ただ、放課後、図書室で一緒になるというだけの間柄である。
碌に会話もしたことがないが、彼女とは本の趣味が合うらしく、以前自分が読んでいた本を彼女が読んでいるのを見たり、彼女が読んでいた本を自分も読んだりしている。
たまに視線が合い、『これ、面白いよね』『うん、お気に入り』といったような会話を視線だけで交わす……交わしたつもりになっている……、といった関係が続いている。

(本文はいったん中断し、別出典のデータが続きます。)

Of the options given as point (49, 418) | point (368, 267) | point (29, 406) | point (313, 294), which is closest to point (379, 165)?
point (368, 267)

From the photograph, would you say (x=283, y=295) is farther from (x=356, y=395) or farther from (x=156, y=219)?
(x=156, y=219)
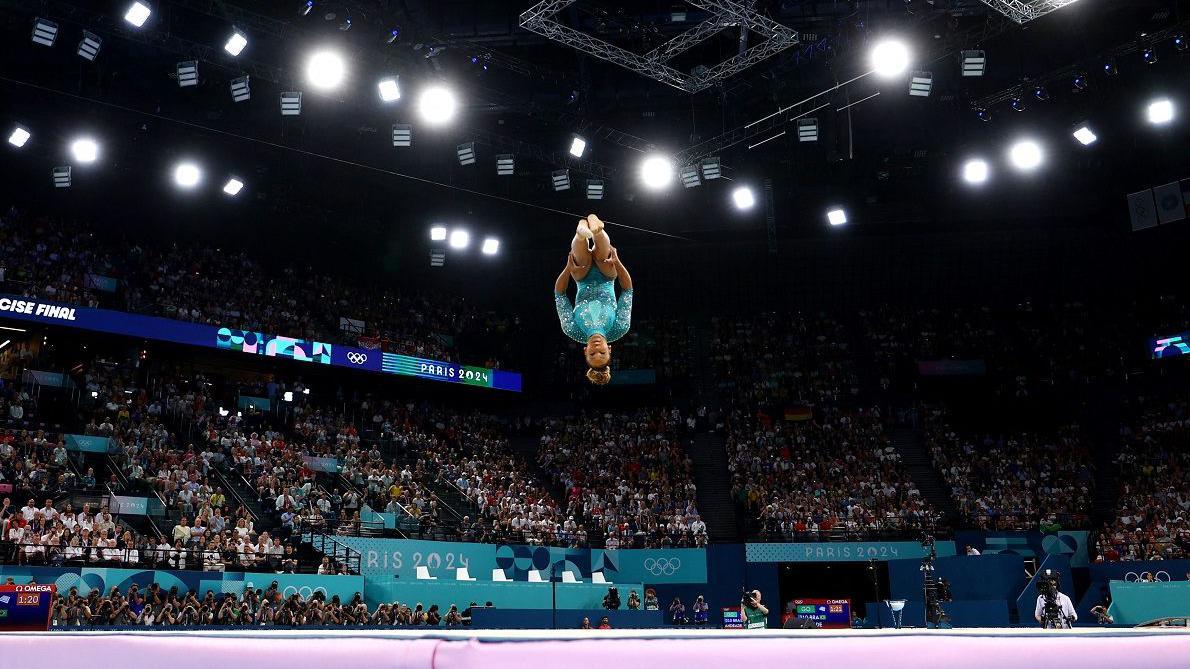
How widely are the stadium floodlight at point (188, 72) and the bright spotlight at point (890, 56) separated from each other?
1376cm

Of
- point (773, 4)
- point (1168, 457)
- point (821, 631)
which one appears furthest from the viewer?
point (1168, 457)

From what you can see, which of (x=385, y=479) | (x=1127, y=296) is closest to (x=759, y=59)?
(x=385, y=479)

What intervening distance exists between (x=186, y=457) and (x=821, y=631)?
68.0ft

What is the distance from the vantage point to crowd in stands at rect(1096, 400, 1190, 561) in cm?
2173

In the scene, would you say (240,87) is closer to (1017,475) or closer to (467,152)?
(467,152)

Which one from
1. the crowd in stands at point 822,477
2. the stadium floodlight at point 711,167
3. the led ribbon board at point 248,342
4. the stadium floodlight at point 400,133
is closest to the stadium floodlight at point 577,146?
the stadium floodlight at point 711,167

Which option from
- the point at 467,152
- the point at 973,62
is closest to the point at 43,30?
the point at 467,152

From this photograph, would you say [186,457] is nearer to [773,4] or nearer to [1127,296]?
[773,4]

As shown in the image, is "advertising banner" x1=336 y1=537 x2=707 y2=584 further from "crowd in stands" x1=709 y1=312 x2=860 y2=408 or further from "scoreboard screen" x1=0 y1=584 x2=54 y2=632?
"scoreboard screen" x1=0 y1=584 x2=54 y2=632

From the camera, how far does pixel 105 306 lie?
24406mm

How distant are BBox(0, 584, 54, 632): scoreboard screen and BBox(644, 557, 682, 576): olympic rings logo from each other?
53.7ft

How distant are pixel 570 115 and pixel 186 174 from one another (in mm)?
10521

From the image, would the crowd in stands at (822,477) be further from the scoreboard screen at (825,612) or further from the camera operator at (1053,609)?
the camera operator at (1053,609)

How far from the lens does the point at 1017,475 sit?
26.4m
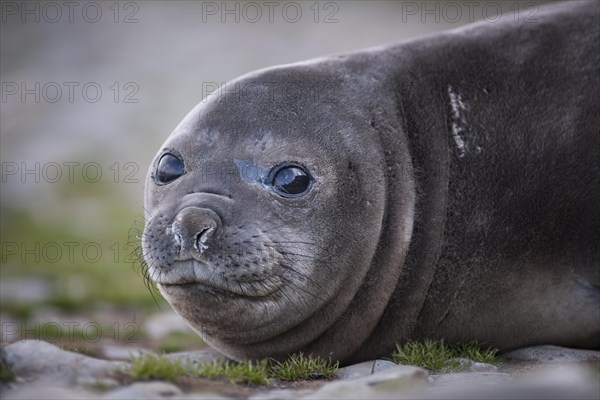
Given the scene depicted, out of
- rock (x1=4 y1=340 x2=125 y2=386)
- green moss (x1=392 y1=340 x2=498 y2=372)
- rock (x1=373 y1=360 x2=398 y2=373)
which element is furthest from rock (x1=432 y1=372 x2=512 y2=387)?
rock (x1=4 y1=340 x2=125 y2=386)

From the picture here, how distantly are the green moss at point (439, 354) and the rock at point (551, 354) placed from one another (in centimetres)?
18

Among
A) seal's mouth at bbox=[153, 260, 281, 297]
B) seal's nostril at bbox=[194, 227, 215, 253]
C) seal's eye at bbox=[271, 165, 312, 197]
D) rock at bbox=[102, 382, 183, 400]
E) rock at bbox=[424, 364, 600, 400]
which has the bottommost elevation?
rock at bbox=[424, 364, 600, 400]

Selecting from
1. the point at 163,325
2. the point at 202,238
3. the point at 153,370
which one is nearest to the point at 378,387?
the point at 153,370

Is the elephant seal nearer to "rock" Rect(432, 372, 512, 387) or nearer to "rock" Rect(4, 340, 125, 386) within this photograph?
"rock" Rect(4, 340, 125, 386)

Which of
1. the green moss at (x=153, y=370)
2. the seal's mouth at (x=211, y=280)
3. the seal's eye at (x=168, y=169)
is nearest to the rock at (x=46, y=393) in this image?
the green moss at (x=153, y=370)

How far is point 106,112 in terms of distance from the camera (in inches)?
933

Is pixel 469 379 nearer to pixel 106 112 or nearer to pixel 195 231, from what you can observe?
pixel 195 231

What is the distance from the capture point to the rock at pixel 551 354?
6344 millimetres

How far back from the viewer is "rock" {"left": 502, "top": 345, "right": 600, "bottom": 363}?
6.34 m

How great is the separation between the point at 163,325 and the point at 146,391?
555 centimetres

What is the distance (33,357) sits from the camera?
5.22 m

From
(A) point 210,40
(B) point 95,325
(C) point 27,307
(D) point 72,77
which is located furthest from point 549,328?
(A) point 210,40

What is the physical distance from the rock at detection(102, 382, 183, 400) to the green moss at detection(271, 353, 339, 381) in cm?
105

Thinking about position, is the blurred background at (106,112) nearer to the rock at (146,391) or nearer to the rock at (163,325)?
the rock at (163,325)
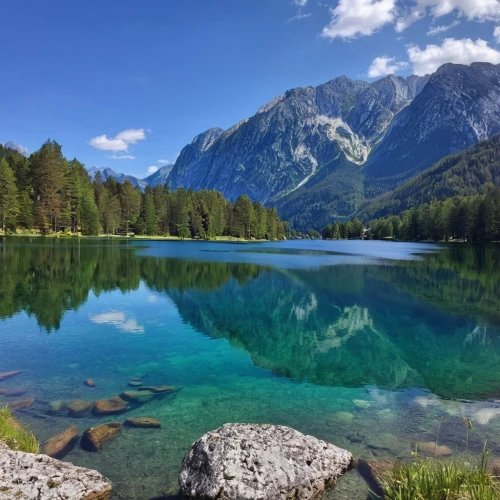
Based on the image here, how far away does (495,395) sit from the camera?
16.0 meters

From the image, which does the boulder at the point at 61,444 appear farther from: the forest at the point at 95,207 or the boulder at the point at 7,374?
the forest at the point at 95,207

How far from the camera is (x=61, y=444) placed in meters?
10.9

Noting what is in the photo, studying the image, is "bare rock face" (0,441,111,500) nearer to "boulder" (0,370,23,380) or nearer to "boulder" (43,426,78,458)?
"boulder" (43,426,78,458)

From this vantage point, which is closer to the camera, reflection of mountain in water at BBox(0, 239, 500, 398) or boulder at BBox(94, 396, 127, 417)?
boulder at BBox(94, 396, 127, 417)

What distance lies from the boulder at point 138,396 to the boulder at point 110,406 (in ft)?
1.19

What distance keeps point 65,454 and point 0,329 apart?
17.3m

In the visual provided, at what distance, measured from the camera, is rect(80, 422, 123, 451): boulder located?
1096 centimetres

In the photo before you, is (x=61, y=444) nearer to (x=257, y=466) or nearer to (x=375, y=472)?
(x=257, y=466)

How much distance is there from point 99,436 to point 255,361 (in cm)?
1036

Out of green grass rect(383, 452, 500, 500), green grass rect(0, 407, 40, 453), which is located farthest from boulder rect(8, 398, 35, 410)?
green grass rect(383, 452, 500, 500)

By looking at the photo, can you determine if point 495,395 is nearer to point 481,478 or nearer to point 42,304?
point 481,478

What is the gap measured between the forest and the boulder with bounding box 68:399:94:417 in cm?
11064

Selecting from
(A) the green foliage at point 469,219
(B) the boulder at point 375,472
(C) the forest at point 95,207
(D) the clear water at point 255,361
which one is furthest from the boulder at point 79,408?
(A) the green foliage at point 469,219

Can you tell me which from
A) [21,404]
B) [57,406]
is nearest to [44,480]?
[57,406]
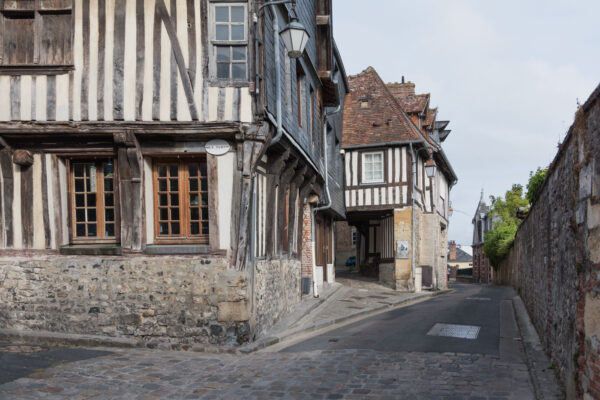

仲良くなるには、先ずは会話から、と思うのだが、「こんにちわ」の一言が言い出せずに今に至っているのだから、先は長いと思う。
そんな感じで、彼方には、朝、昼、夕と気になる女の子がいるのだが、いざ行動に移して、今の関係が壊れたらと思うと、一歩も踏み出せなくなるのだった。
「はぁ……いっその事、ばーんっと今の状況が壊れるようなことが起きないかなぁ?」
「えっ、何か言った?」
彼方の呟きに、隣で英語の教科書を見ていた摩耶がこちらに振り向く。
摩耶の背後に金髪の女生徒が見える。アレが留学生だろうか?
彼方がそう思った瞬間……教室内が光に包まれ……弾けた。